Re-evaluate purging strategies
Open, Needs TriagePublic

Description

It seems older articles are getting lost in trending, presumably due to the purging strategy.
We should take a days dump of events from Wikipedia and locally work out which notable articles are being lost during purging.

Currently when the list of articles exceeds max_pages we purge the older articles.

Open questions

  • Are certain trending pages getting purged? (Use the result of T159967 to debug)
  • What is a typical max_pages for the period of a day?
  • What is an acceptable/performant value of max_pages
  • What strategies could we use to ensure max_pages is rarely exceeded? Can we purge under other criteria?
Jdlrobson created this task.Thu, Mar 9, 9:54 PM
Restricted Application added a subscriber: Aklapper. · View Herald TranscriptThu, Mar 9, 9:54 PM

Still seeing issues today and after some further investigation the min speed config value 0.1 is also to blame.

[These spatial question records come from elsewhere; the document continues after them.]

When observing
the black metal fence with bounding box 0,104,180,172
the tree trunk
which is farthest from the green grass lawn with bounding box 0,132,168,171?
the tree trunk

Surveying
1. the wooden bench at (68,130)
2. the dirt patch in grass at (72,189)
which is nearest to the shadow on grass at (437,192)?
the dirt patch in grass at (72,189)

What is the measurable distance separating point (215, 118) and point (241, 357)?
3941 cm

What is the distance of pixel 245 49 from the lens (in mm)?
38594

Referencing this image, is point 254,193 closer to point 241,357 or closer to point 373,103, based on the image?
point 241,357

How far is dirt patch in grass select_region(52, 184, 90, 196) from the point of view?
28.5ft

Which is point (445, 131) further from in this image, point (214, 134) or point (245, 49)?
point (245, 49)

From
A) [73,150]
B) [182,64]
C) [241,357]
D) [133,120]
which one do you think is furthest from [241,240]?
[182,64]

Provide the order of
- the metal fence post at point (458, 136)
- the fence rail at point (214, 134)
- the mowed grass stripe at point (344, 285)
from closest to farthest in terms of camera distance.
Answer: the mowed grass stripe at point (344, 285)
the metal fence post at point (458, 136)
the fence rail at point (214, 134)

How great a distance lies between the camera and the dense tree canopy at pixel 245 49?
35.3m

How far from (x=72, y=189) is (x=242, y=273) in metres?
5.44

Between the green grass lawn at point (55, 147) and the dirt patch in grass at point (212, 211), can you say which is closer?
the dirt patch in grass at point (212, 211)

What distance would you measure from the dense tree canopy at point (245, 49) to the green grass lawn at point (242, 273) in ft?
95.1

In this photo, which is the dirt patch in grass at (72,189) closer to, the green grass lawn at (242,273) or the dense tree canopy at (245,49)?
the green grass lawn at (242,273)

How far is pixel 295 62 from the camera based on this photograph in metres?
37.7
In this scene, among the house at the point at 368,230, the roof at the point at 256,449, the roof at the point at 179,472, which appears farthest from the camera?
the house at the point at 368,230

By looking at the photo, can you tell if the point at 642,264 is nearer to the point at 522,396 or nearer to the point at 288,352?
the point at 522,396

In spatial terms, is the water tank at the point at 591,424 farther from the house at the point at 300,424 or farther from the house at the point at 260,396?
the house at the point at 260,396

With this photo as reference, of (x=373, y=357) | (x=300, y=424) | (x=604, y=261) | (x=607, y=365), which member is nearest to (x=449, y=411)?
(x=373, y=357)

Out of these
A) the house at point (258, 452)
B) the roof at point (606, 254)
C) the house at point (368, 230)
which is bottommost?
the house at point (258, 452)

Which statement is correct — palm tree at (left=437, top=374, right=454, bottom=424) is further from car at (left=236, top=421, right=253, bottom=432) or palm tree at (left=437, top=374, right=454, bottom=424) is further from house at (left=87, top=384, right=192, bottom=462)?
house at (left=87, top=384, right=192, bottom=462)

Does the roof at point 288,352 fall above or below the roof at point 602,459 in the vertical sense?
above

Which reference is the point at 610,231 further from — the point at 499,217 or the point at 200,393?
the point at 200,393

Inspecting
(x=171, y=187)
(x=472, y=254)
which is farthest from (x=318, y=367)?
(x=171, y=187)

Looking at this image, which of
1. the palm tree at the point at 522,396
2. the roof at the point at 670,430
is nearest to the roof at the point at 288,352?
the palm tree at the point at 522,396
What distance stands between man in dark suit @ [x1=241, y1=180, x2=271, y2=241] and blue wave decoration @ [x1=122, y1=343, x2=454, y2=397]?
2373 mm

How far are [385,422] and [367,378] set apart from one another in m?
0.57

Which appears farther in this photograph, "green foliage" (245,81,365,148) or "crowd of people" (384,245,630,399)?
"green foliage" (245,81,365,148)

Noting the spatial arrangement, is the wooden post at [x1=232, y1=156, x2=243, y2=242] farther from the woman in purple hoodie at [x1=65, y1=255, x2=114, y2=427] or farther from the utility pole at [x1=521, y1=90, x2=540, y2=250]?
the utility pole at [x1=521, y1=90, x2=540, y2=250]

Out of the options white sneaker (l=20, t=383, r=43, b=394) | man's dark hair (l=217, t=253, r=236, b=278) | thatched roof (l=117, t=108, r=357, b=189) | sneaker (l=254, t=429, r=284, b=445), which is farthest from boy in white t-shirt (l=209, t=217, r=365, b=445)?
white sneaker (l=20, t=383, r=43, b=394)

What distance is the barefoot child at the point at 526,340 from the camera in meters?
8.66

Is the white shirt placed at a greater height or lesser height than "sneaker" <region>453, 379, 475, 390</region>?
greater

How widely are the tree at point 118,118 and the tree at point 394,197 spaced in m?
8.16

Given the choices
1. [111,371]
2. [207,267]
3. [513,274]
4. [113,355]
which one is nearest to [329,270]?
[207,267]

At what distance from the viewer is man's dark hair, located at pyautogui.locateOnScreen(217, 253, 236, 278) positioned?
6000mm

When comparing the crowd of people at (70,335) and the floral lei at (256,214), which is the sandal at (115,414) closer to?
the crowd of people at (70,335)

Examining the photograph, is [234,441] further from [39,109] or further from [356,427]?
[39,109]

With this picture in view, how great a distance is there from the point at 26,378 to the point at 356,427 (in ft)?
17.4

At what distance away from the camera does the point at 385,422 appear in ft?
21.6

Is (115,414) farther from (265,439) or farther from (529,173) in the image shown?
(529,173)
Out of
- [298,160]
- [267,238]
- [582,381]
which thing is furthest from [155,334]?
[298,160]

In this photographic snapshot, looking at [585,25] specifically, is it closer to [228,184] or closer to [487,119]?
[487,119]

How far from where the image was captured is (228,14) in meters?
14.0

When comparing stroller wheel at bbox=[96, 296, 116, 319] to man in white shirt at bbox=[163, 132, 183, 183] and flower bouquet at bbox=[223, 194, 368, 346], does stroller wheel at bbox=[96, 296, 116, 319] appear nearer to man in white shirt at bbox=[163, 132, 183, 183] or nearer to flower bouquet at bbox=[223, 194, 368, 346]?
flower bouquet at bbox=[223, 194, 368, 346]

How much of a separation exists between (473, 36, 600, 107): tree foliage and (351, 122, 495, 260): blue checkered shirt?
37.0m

This is speed per minutes.

Typically a trending article in a day on Wikipedia gets up to 100 edits

Right now Park Geun-hye should be the top trending article - she's had 64 edits (16 of those by anon) (updated about an hour ago) by 46 editors 16 anon) with 3 reverts (since about 14 hours ago). However she doesn't show up when I query the RESTBase service. If you calculate the speed of this actvity - that's 64/14*60 = 64/840 = 0.07 edits per minute - below our threshold.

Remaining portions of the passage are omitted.